The idea for a FGLI Task Force arose at a FGLI social at the end of the Spring 2017 semester. About halfway through the event, a few students stepped forward with the intent to share some of the issues that they were experiencing at the University. The conversation eventually grew heated and emotional, a turn administrators hadn’t anticipated.

“A lot of the people didn’t have an outlet to release what they were experiencing,” FGLI Task Force Board Member Melisa Olgun ’20 said. “I think a lot of these discussions were being had between students and between faculty members but hadn’t found its way to administrators.”

After the students were done voicing their concerns, Vice President for Student Affairs Michael Whaley stepped forward and proposed the idea of a task force, comprised of both students and staff, to address FGLI student issues. The first meeting of the Task Force was held on July 20, 2017. Over the past semester, the FGLI Task Force worked closely with the Office of Financial Aid, opening up a line of communication to discuss difficulties with the financial aid deadline.

“We were finding out our financial aid way too late…so it was difficult, by the time the deadline came, to pay tuition,” Olgun said. “Since it’s in May, it was very hard to receive documents from home on campus. That was something we discussed, and for the most part, from my experience, it was just better to be home.”

One of the other issues the FGLI Task Force is currently working on solving is the lack of on-campus dining during school breaks. The FGLI Task Force is working on a pilot program for spring break, where at least one dining facility would be kept open during the break so students who stayed on campus would have a place to eat. The program’s implementation will be determined in a few weeks. For Whaley, this program is only a small piece in the puzzle in rethinking how dining on campus works.

“As we were talking about this particular project, I said, ‘Should we do a rethink of our dining plan is structured?’” Whaley explained. “So that’s a longer-term project.”

Another recent issue that the FGLI Task Force has been focusing on is making sure student health insurance is affordable. According to Olgun, the last time they brought up the issue, they ran calculations on how much it would cost the University to provide free insurance. The numbers were higher than they’d anticipated. Now, Olgun says they have to work with the trustees to see if subsidized insurance is a possibility.

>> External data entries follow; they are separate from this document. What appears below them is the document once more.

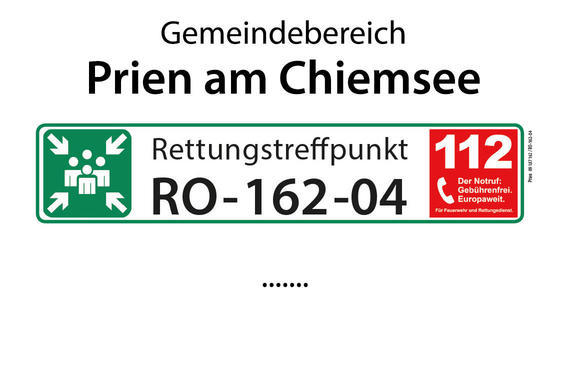 Rettungstreffpunkt RO-162-04  (Gemeinde Prien)  Grafik: Claus Linke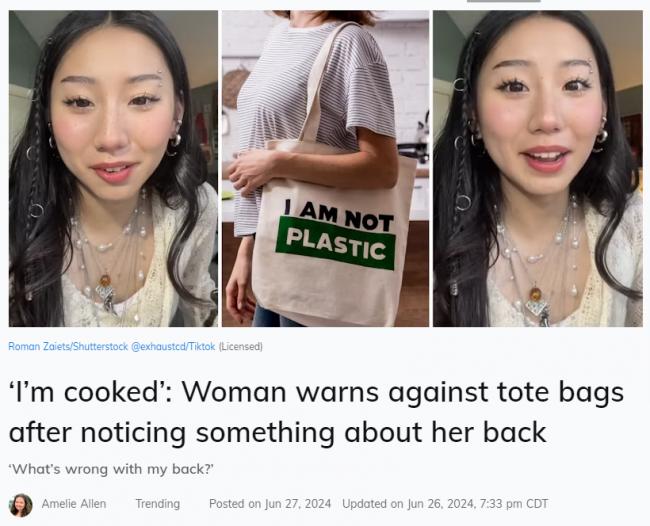 加拿大华人妹子背部出现异样 发出惊人警告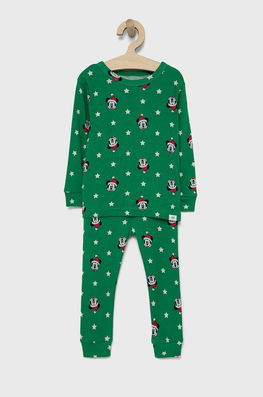 GAP Pijamale De Bumbac Pentru Copii Culoarea Verde, Modelator, Set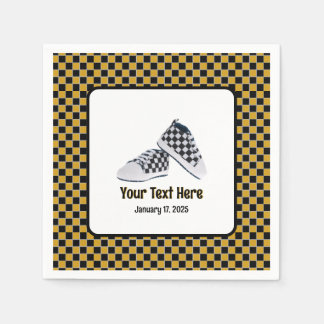 Serviette En Papier Retro 90's Patinage / Hip hop Checkerboard Chaussu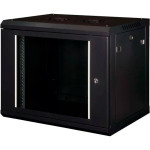 Настінна шафа 19" HYPERNET PL-WMNC-12U-Black (12U, 600x450мм, RAL9005)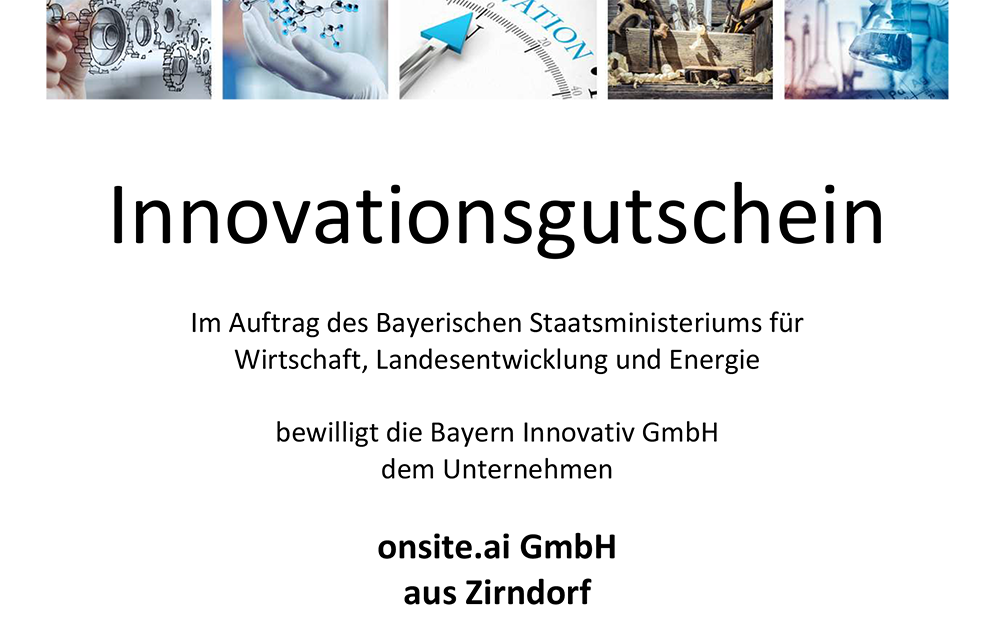 Innovationsgutschein 1 – KI-Training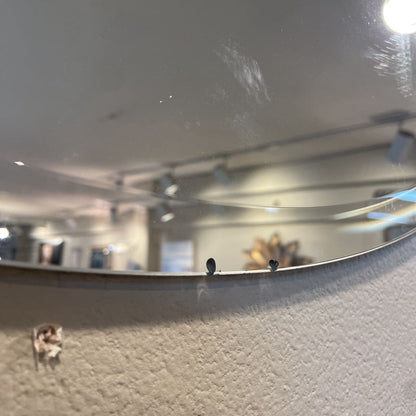 Oval Beveled Frameless Mirror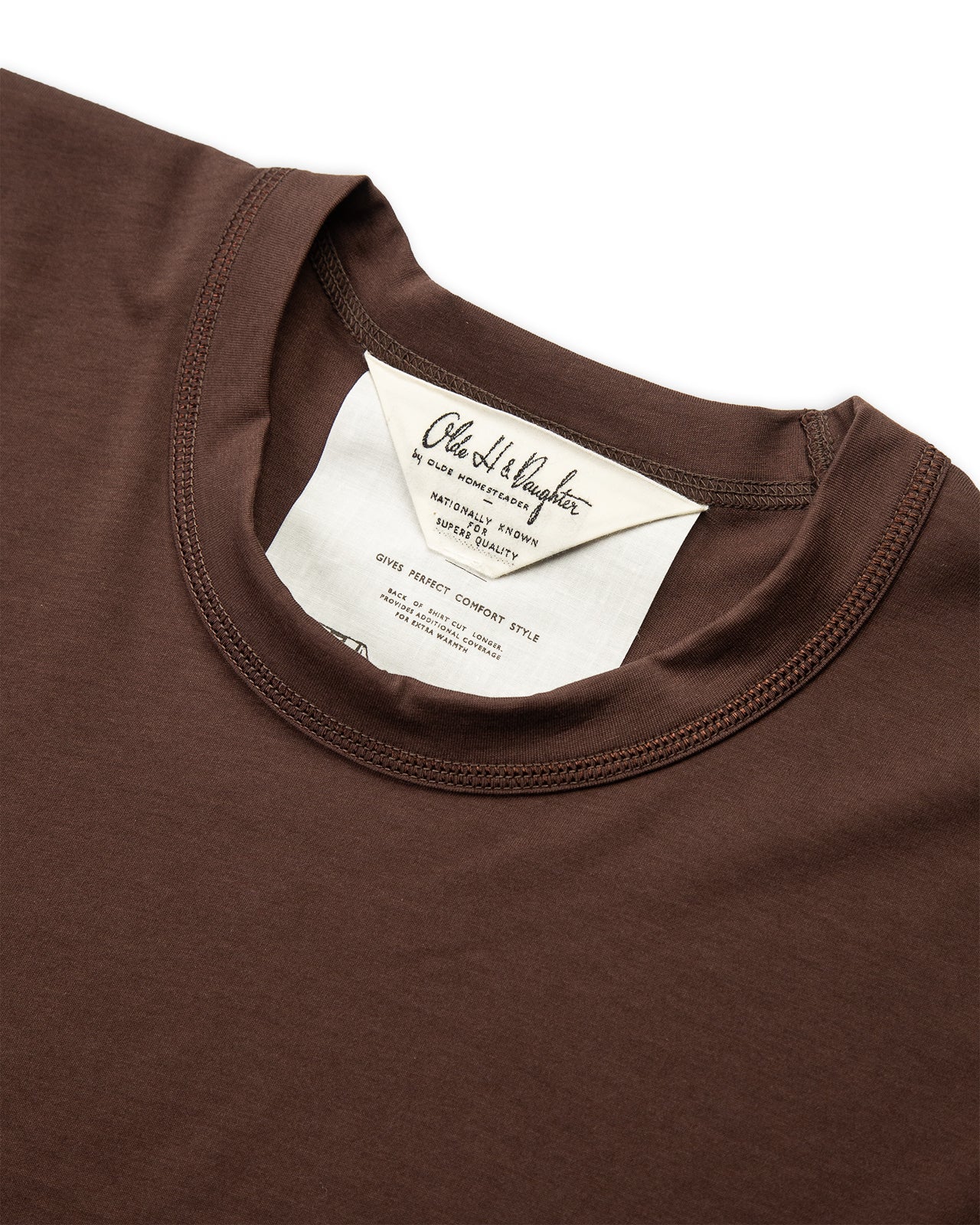 Olde Homesteader & Daughter Suvin Plain Stitch Crewneck L/S - Black Coffee - Standard & Strange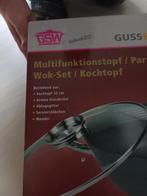 Wok set nieuw, Enlèvement ou Envoi, Neuf, Wok, Plaques à induction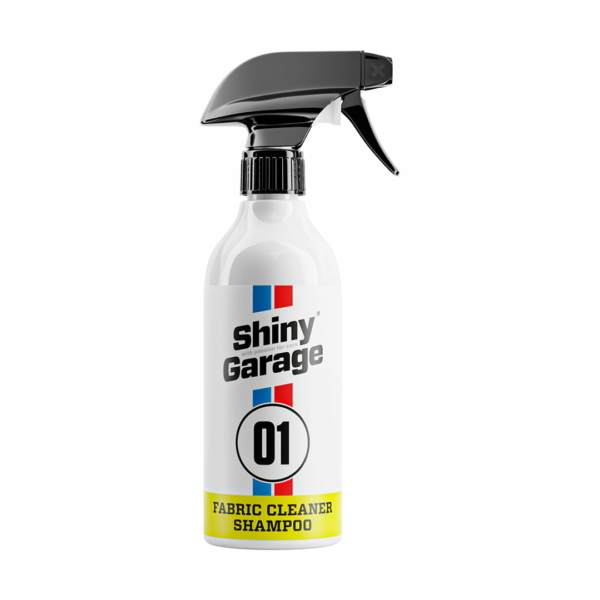 Shiny Garage Fabric Cleaner Shampoo 500ml - szampon do prania podsufitek, boczków drzwi, alcantary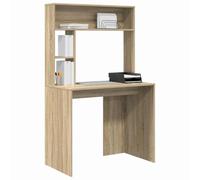vidaXL Bureau Chêne Sonoma 91 x 50 x 149 cm Bois d'ingénierie, Bureau Moderne pour Salon, Espace de Travail Compact, Table d'étude stylée avec Rangement, Bien organisé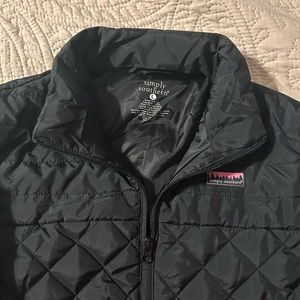 Simply Southern black puffer jacket
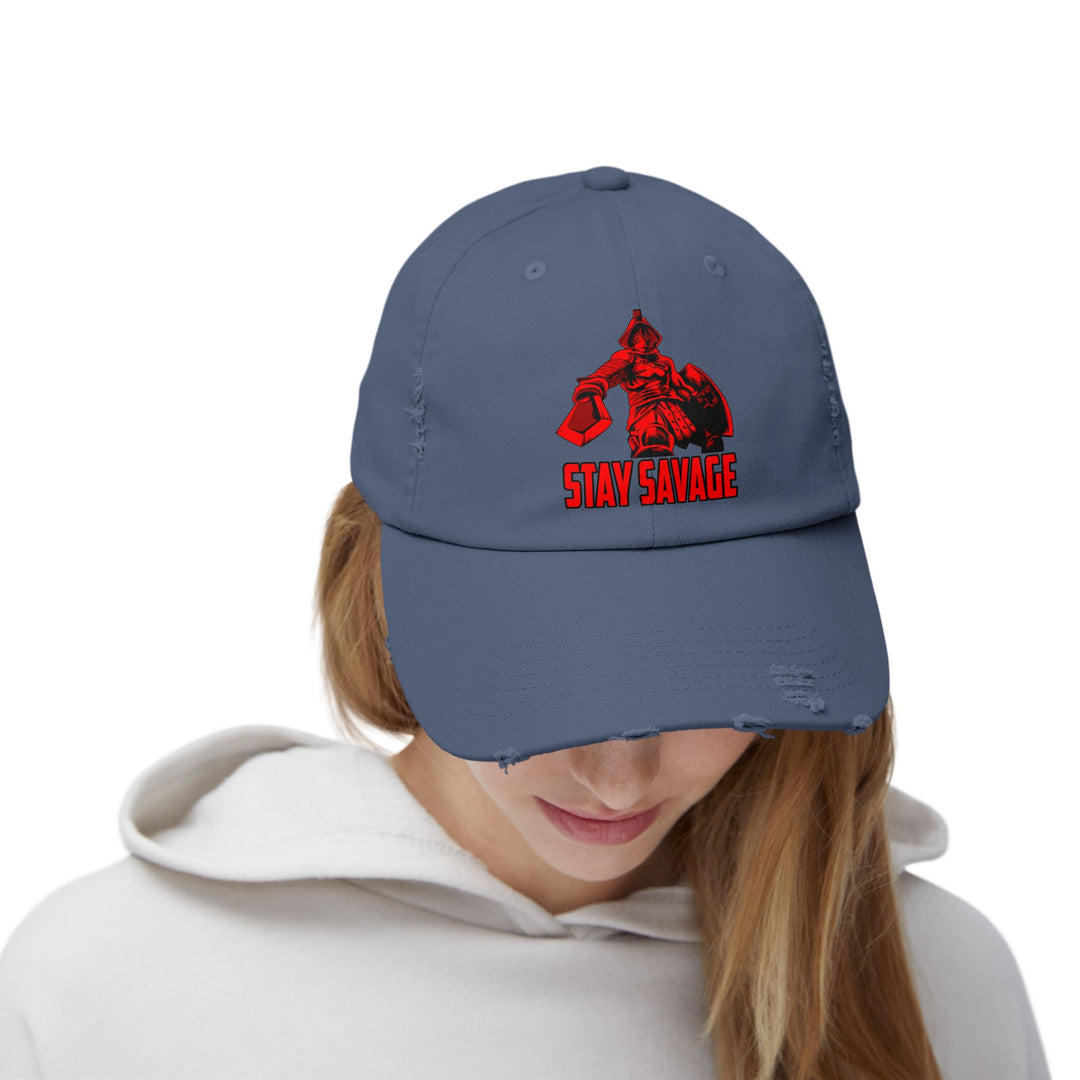 MAC THE EXECUTIONER RED/STAY SAVAGE CAP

“It would be pretty difficult to subsidize it,” Olgun said. “But if we make a push it would be possible.”

Though the Task Force has been instrumental in implementing several new programs and policies on campus, both students and administrators see its work as an ongoing process with no end in sight. FGLI Task Force member Jennifer Gagné ’19 emphasized the need to work closely and openly with the administration in order to make tangible changes on campus.

“A lot of people might be hesitant to work with admin, which is weird to me because I do see how it’s useful to work with admin, even if there’s not progress for a while they have it on their radar,” Gagné said.

For Olgun, continued involvement from low-income and first-generation students is key in keeping momentum going in the organization. She also thinks that broader cultural awareness on campus about low-income and first-generation issues helps to destigmatize their problems.